## [Exercise requirements]
a: Answer each question about the grilled chicken thighs thread.
(i) At what temperature were the thighs grilled, and to what interior temperature?
(ii) What were the thighs served with?
(iii) What did Farmer Jon accidentally put on the chicken before grilling?
b: Reproduce word for word the passage of the grilled chicken thighs thread starting at "## Farmer Jon" and ending at "been alcohol involved.".
c: Shorten the paragraph of the grilled chicken thighs thread that begins "I was so hungry I forgot the last shot", keeping its main facts.

## [Excerpt]

━━━━━━

# Grilled Chicken Thighs



## Ross in Ventura (Nov 16, 2015)

Eight Chicken Thighs seasoned with Southern Flavor Charbroil, and SF Garlic



On the Grill Grates @ 400* until interior temp. 170*











I was so hungry I forgot the last shot before we ate so here it is served with roasted  brussel sprouts and succotash. Jackie said that I put to much salt so here it is less salt and a lighter Rub. We liked it alot with less salt and rub.

Southern Flavor

Thanks for look-in!

Ross


----------



## Cheryl J (Nov 16, 2015)

Looks good, Ross.  I'd be happy to share a meal around your table any day.


----------



## Ross in Ventura (Nov 16, 2015)

Cheryl J said:


> Looks good, Ross.  I'd be happy to share a meal around your table any day.



Thanks Cheryl, you never know

Ross


----------



## Paymaster (Nov 18, 2015)

Good job Ross!!!!


----------



## Savannahsmoker (Mar 24, 2016)

Nice bird thighs ya did there.
I do like bird thigh.


----------



## Farmer Jon (Mar 24, 2016)

Just don't do what I did. I accidentally put the bbq sauce on first. Then put them on the grill. Burned to a crisp.

 There may have been alcohol involved.


----------

━━━━━━

## [Listing]
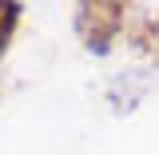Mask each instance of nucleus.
Listing matches in <instances>:
<instances>
[{
	"instance_id": "obj_2",
	"label": "nucleus",
	"mask_w": 159,
	"mask_h": 155,
	"mask_svg": "<svg viewBox=\"0 0 159 155\" xmlns=\"http://www.w3.org/2000/svg\"><path fill=\"white\" fill-rule=\"evenodd\" d=\"M131 48L147 60H159V12H147L131 28Z\"/></svg>"
},
{
	"instance_id": "obj_3",
	"label": "nucleus",
	"mask_w": 159,
	"mask_h": 155,
	"mask_svg": "<svg viewBox=\"0 0 159 155\" xmlns=\"http://www.w3.org/2000/svg\"><path fill=\"white\" fill-rule=\"evenodd\" d=\"M20 8L16 0H4L0 4V56L8 52V44H12V36H16V28H20Z\"/></svg>"
},
{
	"instance_id": "obj_1",
	"label": "nucleus",
	"mask_w": 159,
	"mask_h": 155,
	"mask_svg": "<svg viewBox=\"0 0 159 155\" xmlns=\"http://www.w3.org/2000/svg\"><path fill=\"white\" fill-rule=\"evenodd\" d=\"M123 20H127L123 0H84V4H76V36L88 52L107 56L119 28H123Z\"/></svg>"
}]
</instances>
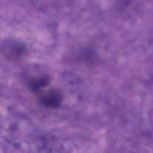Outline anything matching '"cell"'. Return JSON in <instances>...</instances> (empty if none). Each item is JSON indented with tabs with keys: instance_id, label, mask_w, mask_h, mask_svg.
I'll list each match as a JSON object with an SVG mask.
<instances>
[{
	"instance_id": "cell-2",
	"label": "cell",
	"mask_w": 153,
	"mask_h": 153,
	"mask_svg": "<svg viewBox=\"0 0 153 153\" xmlns=\"http://www.w3.org/2000/svg\"><path fill=\"white\" fill-rule=\"evenodd\" d=\"M62 102V95L56 91H51L44 94L40 98V103L48 108H56L60 106Z\"/></svg>"
},
{
	"instance_id": "cell-1",
	"label": "cell",
	"mask_w": 153,
	"mask_h": 153,
	"mask_svg": "<svg viewBox=\"0 0 153 153\" xmlns=\"http://www.w3.org/2000/svg\"><path fill=\"white\" fill-rule=\"evenodd\" d=\"M2 52L6 58L15 60L25 53V47L17 41H7L2 47Z\"/></svg>"
},
{
	"instance_id": "cell-3",
	"label": "cell",
	"mask_w": 153,
	"mask_h": 153,
	"mask_svg": "<svg viewBox=\"0 0 153 153\" xmlns=\"http://www.w3.org/2000/svg\"><path fill=\"white\" fill-rule=\"evenodd\" d=\"M48 82H49V79L48 77H40L38 79H32L30 82V90L36 92L39 91L48 84Z\"/></svg>"
}]
</instances>
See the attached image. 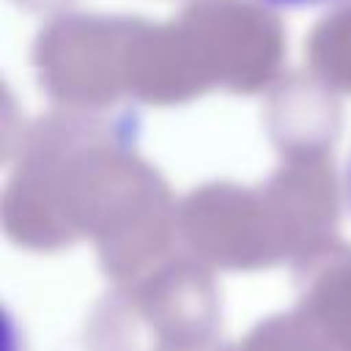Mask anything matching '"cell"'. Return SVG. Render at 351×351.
I'll return each instance as SVG.
<instances>
[{
    "mask_svg": "<svg viewBox=\"0 0 351 351\" xmlns=\"http://www.w3.org/2000/svg\"><path fill=\"white\" fill-rule=\"evenodd\" d=\"M277 5H307V3H324V0H269Z\"/></svg>",
    "mask_w": 351,
    "mask_h": 351,
    "instance_id": "6da1fadb",
    "label": "cell"
},
{
    "mask_svg": "<svg viewBox=\"0 0 351 351\" xmlns=\"http://www.w3.org/2000/svg\"><path fill=\"white\" fill-rule=\"evenodd\" d=\"M348 197H351V178H348Z\"/></svg>",
    "mask_w": 351,
    "mask_h": 351,
    "instance_id": "7a4b0ae2",
    "label": "cell"
}]
</instances>
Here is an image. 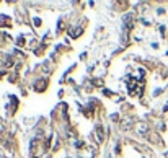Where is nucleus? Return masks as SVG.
Segmentation results:
<instances>
[{"instance_id":"obj_1","label":"nucleus","mask_w":168,"mask_h":158,"mask_svg":"<svg viewBox=\"0 0 168 158\" xmlns=\"http://www.w3.org/2000/svg\"><path fill=\"white\" fill-rule=\"evenodd\" d=\"M97 132H98V140H103V138H104V132H103L101 126H97Z\"/></svg>"},{"instance_id":"obj_2","label":"nucleus","mask_w":168,"mask_h":158,"mask_svg":"<svg viewBox=\"0 0 168 158\" xmlns=\"http://www.w3.org/2000/svg\"><path fill=\"white\" fill-rule=\"evenodd\" d=\"M3 131V129H2V124H0V132H2Z\"/></svg>"}]
</instances>
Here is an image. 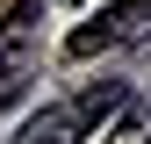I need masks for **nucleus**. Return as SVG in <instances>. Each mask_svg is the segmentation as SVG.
I'll return each instance as SVG.
<instances>
[{
	"label": "nucleus",
	"mask_w": 151,
	"mask_h": 144,
	"mask_svg": "<svg viewBox=\"0 0 151 144\" xmlns=\"http://www.w3.org/2000/svg\"><path fill=\"white\" fill-rule=\"evenodd\" d=\"M144 29H151V0H115V7H101L86 29L65 36V58H93V50L129 43V36H144Z\"/></svg>",
	"instance_id": "f257e3e1"
},
{
	"label": "nucleus",
	"mask_w": 151,
	"mask_h": 144,
	"mask_svg": "<svg viewBox=\"0 0 151 144\" xmlns=\"http://www.w3.org/2000/svg\"><path fill=\"white\" fill-rule=\"evenodd\" d=\"M29 50H36V0L7 7V22H0V108L29 86Z\"/></svg>",
	"instance_id": "f03ea898"
},
{
	"label": "nucleus",
	"mask_w": 151,
	"mask_h": 144,
	"mask_svg": "<svg viewBox=\"0 0 151 144\" xmlns=\"http://www.w3.org/2000/svg\"><path fill=\"white\" fill-rule=\"evenodd\" d=\"M79 137H86L79 101H58V108H36V115L22 122V137H14V144H79Z\"/></svg>",
	"instance_id": "7ed1b4c3"
},
{
	"label": "nucleus",
	"mask_w": 151,
	"mask_h": 144,
	"mask_svg": "<svg viewBox=\"0 0 151 144\" xmlns=\"http://www.w3.org/2000/svg\"><path fill=\"white\" fill-rule=\"evenodd\" d=\"M108 144H151V101H122L115 108V130Z\"/></svg>",
	"instance_id": "20e7f679"
}]
</instances>
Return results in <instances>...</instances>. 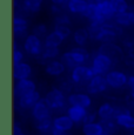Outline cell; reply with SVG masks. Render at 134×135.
<instances>
[{
	"mask_svg": "<svg viewBox=\"0 0 134 135\" xmlns=\"http://www.w3.org/2000/svg\"><path fill=\"white\" fill-rule=\"evenodd\" d=\"M101 135H114V134H112V133H107V132H104Z\"/></svg>",
	"mask_w": 134,
	"mask_h": 135,
	"instance_id": "obj_42",
	"label": "cell"
},
{
	"mask_svg": "<svg viewBox=\"0 0 134 135\" xmlns=\"http://www.w3.org/2000/svg\"><path fill=\"white\" fill-rule=\"evenodd\" d=\"M69 106H80V107L89 108L92 105V99L86 93H72L67 98Z\"/></svg>",
	"mask_w": 134,
	"mask_h": 135,
	"instance_id": "obj_11",
	"label": "cell"
},
{
	"mask_svg": "<svg viewBox=\"0 0 134 135\" xmlns=\"http://www.w3.org/2000/svg\"><path fill=\"white\" fill-rule=\"evenodd\" d=\"M44 0H22L24 7L27 12L37 13L40 11L41 6H42Z\"/></svg>",
	"mask_w": 134,
	"mask_h": 135,
	"instance_id": "obj_27",
	"label": "cell"
},
{
	"mask_svg": "<svg viewBox=\"0 0 134 135\" xmlns=\"http://www.w3.org/2000/svg\"><path fill=\"white\" fill-rule=\"evenodd\" d=\"M98 118L100 120H107V119H115V106H112L111 103H102L97 110Z\"/></svg>",
	"mask_w": 134,
	"mask_h": 135,
	"instance_id": "obj_20",
	"label": "cell"
},
{
	"mask_svg": "<svg viewBox=\"0 0 134 135\" xmlns=\"http://www.w3.org/2000/svg\"><path fill=\"white\" fill-rule=\"evenodd\" d=\"M127 86L130 88L134 87V75H131V76H128V82H127Z\"/></svg>",
	"mask_w": 134,
	"mask_h": 135,
	"instance_id": "obj_40",
	"label": "cell"
},
{
	"mask_svg": "<svg viewBox=\"0 0 134 135\" xmlns=\"http://www.w3.org/2000/svg\"><path fill=\"white\" fill-rule=\"evenodd\" d=\"M33 34H35L37 37L39 38H44V37H47V26L44 25V24H39V25H35L33 27Z\"/></svg>",
	"mask_w": 134,
	"mask_h": 135,
	"instance_id": "obj_33",
	"label": "cell"
},
{
	"mask_svg": "<svg viewBox=\"0 0 134 135\" xmlns=\"http://www.w3.org/2000/svg\"><path fill=\"white\" fill-rule=\"evenodd\" d=\"M112 65H113V59L109 55H107V54L99 52L92 59L91 67L95 73V75H104L109 72Z\"/></svg>",
	"mask_w": 134,
	"mask_h": 135,
	"instance_id": "obj_3",
	"label": "cell"
},
{
	"mask_svg": "<svg viewBox=\"0 0 134 135\" xmlns=\"http://www.w3.org/2000/svg\"><path fill=\"white\" fill-rule=\"evenodd\" d=\"M68 132H64V131H59V129H55V128H53V131H52V135H68L67 134Z\"/></svg>",
	"mask_w": 134,
	"mask_h": 135,
	"instance_id": "obj_39",
	"label": "cell"
},
{
	"mask_svg": "<svg viewBox=\"0 0 134 135\" xmlns=\"http://www.w3.org/2000/svg\"><path fill=\"white\" fill-rule=\"evenodd\" d=\"M54 31H56V32H58L64 39L69 38V35L72 34V30L68 25H55Z\"/></svg>",
	"mask_w": 134,
	"mask_h": 135,
	"instance_id": "obj_32",
	"label": "cell"
},
{
	"mask_svg": "<svg viewBox=\"0 0 134 135\" xmlns=\"http://www.w3.org/2000/svg\"><path fill=\"white\" fill-rule=\"evenodd\" d=\"M28 30V22L25 18L15 15L13 18V33L17 38H22L26 35Z\"/></svg>",
	"mask_w": 134,
	"mask_h": 135,
	"instance_id": "obj_15",
	"label": "cell"
},
{
	"mask_svg": "<svg viewBox=\"0 0 134 135\" xmlns=\"http://www.w3.org/2000/svg\"><path fill=\"white\" fill-rule=\"evenodd\" d=\"M87 108L80 106H69L67 108V115L74 121V123H82L85 116L87 114Z\"/></svg>",
	"mask_w": 134,
	"mask_h": 135,
	"instance_id": "obj_17",
	"label": "cell"
},
{
	"mask_svg": "<svg viewBox=\"0 0 134 135\" xmlns=\"http://www.w3.org/2000/svg\"><path fill=\"white\" fill-rule=\"evenodd\" d=\"M24 60V53L20 51V48L13 49V65H18Z\"/></svg>",
	"mask_w": 134,
	"mask_h": 135,
	"instance_id": "obj_35",
	"label": "cell"
},
{
	"mask_svg": "<svg viewBox=\"0 0 134 135\" xmlns=\"http://www.w3.org/2000/svg\"><path fill=\"white\" fill-rule=\"evenodd\" d=\"M66 66L61 60H51L46 65L45 67V72L48 75H52V76H60L61 74L65 72Z\"/></svg>",
	"mask_w": 134,
	"mask_h": 135,
	"instance_id": "obj_18",
	"label": "cell"
},
{
	"mask_svg": "<svg viewBox=\"0 0 134 135\" xmlns=\"http://www.w3.org/2000/svg\"><path fill=\"white\" fill-rule=\"evenodd\" d=\"M40 99H41L40 93L34 90V92L30 93V94H26L18 99V105H19V107L24 108V109H28V108H32Z\"/></svg>",
	"mask_w": 134,
	"mask_h": 135,
	"instance_id": "obj_16",
	"label": "cell"
},
{
	"mask_svg": "<svg viewBox=\"0 0 134 135\" xmlns=\"http://www.w3.org/2000/svg\"><path fill=\"white\" fill-rule=\"evenodd\" d=\"M100 122L102 123V126H104V129L105 132H107V133H115V132L118 131V123L117 121H115V119H107V120H100Z\"/></svg>",
	"mask_w": 134,
	"mask_h": 135,
	"instance_id": "obj_31",
	"label": "cell"
},
{
	"mask_svg": "<svg viewBox=\"0 0 134 135\" xmlns=\"http://www.w3.org/2000/svg\"><path fill=\"white\" fill-rule=\"evenodd\" d=\"M65 40L56 31L51 32L47 37L45 38V46L46 47H59L63 44V41Z\"/></svg>",
	"mask_w": 134,
	"mask_h": 135,
	"instance_id": "obj_24",
	"label": "cell"
},
{
	"mask_svg": "<svg viewBox=\"0 0 134 135\" xmlns=\"http://www.w3.org/2000/svg\"><path fill=\"white\" fill-rule=\"evenodd\" d=\"M31 113L34 120H41L51 116V108L50 106L46 103L45 99H40L32 108H31Z\"/></svg>",
	"mask_w": 134,
	"mask_h": 135,
	"instance_id": "obj_10",
	"label": "cell"
},
{
	"mask_svg": "<svg viewBox=\"0 0 134 135\" xmlns=\"http://www.w3.org/2000/svg\"><path fill=\"white\" fill-rule=\"evenodd\" d=\"M111 5H112V8L115 12V14L128 11V7H130L127 0H111Z\"/></svg>",
	"mask_w": 134,
	"mask_h": 135,
	"instance_id": "obj_28",
	"label": "cell"
},
{
	"mask_svg": "<svg viewBox=\"0 0 134 135\" xmlns=\"http://www.w3.org/2000/svg\"><path fill=\"white\" fill-rule=\"evenodd\" d=\"M44 99L51 109L56 112H61L66 107V103H68L65 94H64V90L59 89V88H53L45 95Z\"/></svg>",
	"mask_w": 134,
	"mask_h": 135,
	"instance_id": "obj_2",
	"label": "cell"
},
{
	"mask_svg": "<svg viewBox=\"0 0 134 135\" xmlns=\"http://www.w3.org/2000/svg\"><path fill=\"white\" fill-rule=\"evenodd\" d=\"M95 75L92 67H88L86 65H79L72 69L71 73V80L75 85H82L88 84L89 80Z\"/></svg>",
	"mask_w": 134,
	"mask_h": 135,
	"instance_id": "obj_5",
	"label": "cell"
},
{
	"mask_svg": "<svg viewBox=\"0 0 134 135\" xmlns=\"http://www.w3.org/2000/svg\"><path fill=\"white\" fill-rule=\"evenodd\" d=\"M89 2L87 0H69L67 2V8L72 13H78V14H82L86 11L87 6Z\"/></svg>",
	"mask_w": 134,
	"mask_h": 135,
	"instance_id": "obj_22",
	"label": "cell"
},
{
	"mask_svg": "<svg viewBox=\"0 0 134 135\" xmlns=\"http://www.w3.org/2000/svg\"><path fill=\"white\" fill-rule=\"evenodd\" d=\"M95 4H97V18L94 22L104 24L109 21L111 19H114L115 12L112 8L111 0H95Z\"/></svg>",
	"mask_w": 134,
	"mask_h": 135,
	"instance_id": "obj_4",
	"label": "cell"
},
{
	"mask_svg": "<svg viewBox=\"0 0 134 135\" xmlns=\"http://www.w3.org/2000/svg\"><path fill=\"white\" fill-rule=\"evenodd\" d=\"M81 15L87 18L89 21H94L95 18H97V4H95V2H89L86 11L82 13Z\"/></svg>",
	"mask_w": 134,
	"mask_h": 135,
	"instance_id": "obj_30",
	"label": "cell"
},
{
	"mask_svg": "<svg viewBox=\"0 0 134 135\" xmlns=\"http://www.w3.org/2000/svg\"><path fill=\"white\" fill-rule=\"evenodd\" d=\"M55 25H71V19L68 18V15L64 14V13H60L55 17Z\"/></svg>",
	"mask_w": 134,
	"mask_h": 135,
	"instance_id": "obj_34",
	"label": "cell"
},
{
	"mask_svg": "<svg viewBox=\"0 0 134 135\" xmlns=\"http://www.w3.org/2000/svg\"><path fill=\"white\" fill-rule=\"evenodd\" d=\"M115 24L123 27H128V26L134 25V12L133 11H126L122 13H117L114 17Z\"/></svg>",
	"mask_w": 134,
	"mask_h": 135,
	"instance_id": "obj_19",
	"label": "cell"
},
{
	"mask_svg": "<svg viewBox=\"0 0 134 135\" xmlns=\"http://www.w3.org/2000/svg\"><path fill=\"white\" fill-rule=\"evenodd\" d=\"M35 128L40 132L41 134H48L52 133L53 131V119L51 116L45 119H41V120H35Z\"/></svg>",
	"mask_w": 134,
	"mask_h": 135,
	"instance_id": "obj_23",
	"label": "cell"
},
{
	"mask_svg": "<svg viewBox=\"0 0 134 135\" xmlns=\"http://www.w3.org/2000/svg\"><path fill=\"white\" fill-rule=\"evenodd\" d=\"M37 90V86H35V82L31 79H22V80H18L17 84L14 86V95L15 98H21L26 94Z\"/></svg>",
	"mask_w": 134,
	"mask_h": 135,
	"instance_id": "obj_9",
	"label": "cell"
},
{
	"mask_svg": "<svg viewBox=\"0 0 134 135\" xmlns=\"http://www.w3.org/2000/svg\"><path fill=\"white\" fill-rule=\"evenodd\" d=\"M60 54V51H59V47H46L44 48L42 51V59H47V60H54L56 56Z\"/></svg>",
	"mask_w": 134,
	"mask_h": 135,
	"instance_id": "obj_29",
	"label": "cell"
},
{
	"mask_svg": "<svg viewBox=\"0 0 134 135\" xmlns=\"http://www.w3.org/2000/svg\"><path fill=\"white\" fill-rule=\"evenodd\" d=\"M18 135H26V134H24V133H21V134H18Z\"/></svg>",
	"mask_w": 134,
	"mask_h": 135,
	"instance_id": "obj_44",
	"label": "cell"
},
{
	"mask_svg": "<svg viewBox=\"0 0 134 135\" xmlns=\"http://www.w3.org/2000/svg\"><path fill=\"white\" fill-rule=\"evenodd\" d=\"M108 87L112 88H122L127 86L128 76L123 72L120 71H109L107 74H105Z\"/></svg>",
	"mask_w": 134,
	"mask_h": 135,
	"instance_id": "obj_7",
	"label": "cell"
},
{
	"mask_svg": "<svg viewBox=\"0 0 134 135\" xmlns=\"http://www.w3.org/2000/svg\"><path fill=\"white\" fill-rule=\"evenodd\" d=\"M33 73V69L31 65L26 62H20L18 65H13V78L15 80H22V79H30Z\"/></svg>",
	"mask_w": 134,
	"mask_h": 135,
	"instance_id": "obj_12",
	"label": "cell"
},
{
	"mask_svg": "<svg viewBox=\"0 0 134 135\" xmlns=\"http://www.w3.org/2000/svg\"><path fill=\"white\" fill-rule=\"evenodd\" d=\"M74 126V121L67 114H61L53 119V127L59 131L69 132Z\"/></svg>",
	"mask_w": 134,
	"mask_h": 135,
	"instance_id": "obj_13",
	"label": "cell"
},
{
	"mask_svg": "<svg viewBox=\"0 0 134 135\" xmlns=\"http://www.w3.org/2000/svg\"><path fill=\"white\" fill-rule=\"evenodd\" d=\"M51 1H52V4H54V5L64 6V5H67V2H68L69 0H51Z\"/></svg>",
	"mask_w": 134,
	"mask_h": 135,
	"instance_id": "obj_38",
	"label": "cell"
},
{
	"mask_svg": "<svg viewBox=\"0 0 134 135\" xmlns=\"http://www.w3.org/2000/svg\"><path fill=\"white\" fill-rule=\"evenodd\" d=\"M21 127H20L19 123H14L13 124V135H18V134H21Z\"/></svg>",
	"mask_w": 134,
	"mask_h": 135,
	"instance_id": "obj_37",
	"label": "cell"
},
{
	"mask_svg": "<svg viewBox=\"0 0 134 135\" xmlns=\"http://www.w3.org/2000/svg\"><path fill=\"white\" fill-rule=\"evenodd\" d=\"M41 135H52L51 133H48V134H41Z\"/></svg>",
	"mask_w": 134,
	"mask_h": 135,
	"instance_id": "obj_43",
	"label": "cell"
},
{
	"mask_svg": "<svg viewBox=\"0 0 134 135\" xmlns=\"http://www.w3.org/2000/svg\"><path fill=\"white\" fill-rule=\"evenodd\" d=\"M89 38L91 37L87 28H79L73 33V40L78 46H84Z\"/></svg>",
	"mask_w": 134,
	"mask_h": 135,
	"instance_id": "obj_25",
	"label": "cell"
},
{
	"mask_svg": "<svg viewBox=\"0 0 134 135\" xmlns=\"http://www.w3.org/2000/svg\"><path fill=\"white\" fill-rule=\"evenodd\" d=\"M108 87L106 78L104 75H94L86 85V90L88 94H100L105 92Z\"/></svg>",
	"mask_w": 134,
	"mask_h": 135,
	"instance_id": "obj_8",
	"label": "cell"
},
{
	"mask_svg": "<svg viewBox=\"0 0 134 135\" xmlns=\"http://www.w3.org/2000/svg\"><path fill=\"white\" fill-rule=\"evenodd\" d=\"M44 46L42 45V41H41V38L37 37L35 34H30L25 38V41H24V49L27 54L32 56H39L42 54V51H44Z\"/></svg>",
	"mask_w": 134,
	"mask_h": 135,
	"instance_id": "obj_6",
	"label": "cell"
},
{
	"mask_svg": "<svg viewBox=\"0 0 134 135\" xmlns=\"http://www.w3.org/2000/svg\"><path fill=\"white\" fill-rule=\"evenodd\" d=\"M118 126L127 129V131H134V115L131 112H123L115 116Z\"/></svg>",
	"mask_w": 134,
	"mask_h": 135,
	"instance_id": "obj_14",
	"label": "cell"
},
{
	"mask_svg": "<svg viewBox=\"0 0 134 135\" xmlns=\"http://www.w3.org/2000/svg\"><path fill=\"white\" fill-rule=\"evenodd\" d=\"M99 52L107 54V55H109L112 59H114L115 56L121 55V49L118 47V46L113 45L112 42H107V44H105V45H102L101 47H100Z\"/></svg>",
	"mask_w": 134,
	"mask_h": 135,
	"instance_id": "obj_26",
	"label": "cell"
},
{
	"mask_svg": "<svg viewBox=\"0 0 134 135\" xmlns=\"http://www.w3.org/2000/svg\"><path fill=\"white\" fill-rule=\"evenodd\" d=\"M131 97H132V99L134 100V87L131 88Z\"/></svg>",
	"mask_w": 134,
	"mask_h": 135,
	"instance_id": "obj_41",
	"label": "cell"
},
{
	"mask_svg": "<svg viewBox=\"0 0 134 135\" xmlns=\"http://www.w3.org/2000/svg\"><path fill=\"white\" fill-rule=\"evenodd\" d=\"M105 132L104 126L101 122H89L84 123L82 126V134L84 135H101Z\"/></svg>",
	"mask_w": 134,
	"mask_h": 135,
	"instance_id": "obj_21",
	"label": "cell"
},
{
	"mask_svg": "<svg viewBox=\"0 0 134 135\" xmlns=\"http://www.w3.org/2000/svg\"><path fill=\"white\" fill-rule=\"evenodd\" d=\"M89 59V53L82 46H79L76 48L71 49L69 52H66L61 55V61L65 64L67 68L73 69L74 67L79 65H84Z\"/></svg>",
	"mask_w": 134,
	"mask_h": 135,
	"instance_id": "obj_1",
	"label": "cell"
},
{
	"mask_svg": "<svg viewBox=\"0 0 134 135\" xmlns=\"http://www.w3.org/2000/svg\"><path fill=\"white\" fill-rule=\"evenodd\" d=\"M98 118V113H92V112H87L86 116H85L84 121H82V124L84 123H89V122H94Z\"/></svg>",
	"mask_w": 134,
	"mask_h": 135,
	"instance_id": "obj_36",
	"label": "cell"
}]
</instances>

━━━━━━

## [Results]
a:
(i) 400*, until an interior temperature of 170*
(ii) Roasted brussel sprouts and succotash
(iii) The bbq sauce

b:
## Farmer Jon (Mar 24, 2016)

Just don't do what I did. I accidentally put the bbq sauce on first. Then put them on the grill. Burned to a crisp.

 There may have been alcohol involved.

c: Ross forgot the last photo before eating and posted it afterward, showing the chicken served with roasted brussel sprouts and succotash. Jackie had said there was too much salt, so this batch used less salt and a lighter rub, and they liked it a lot that way.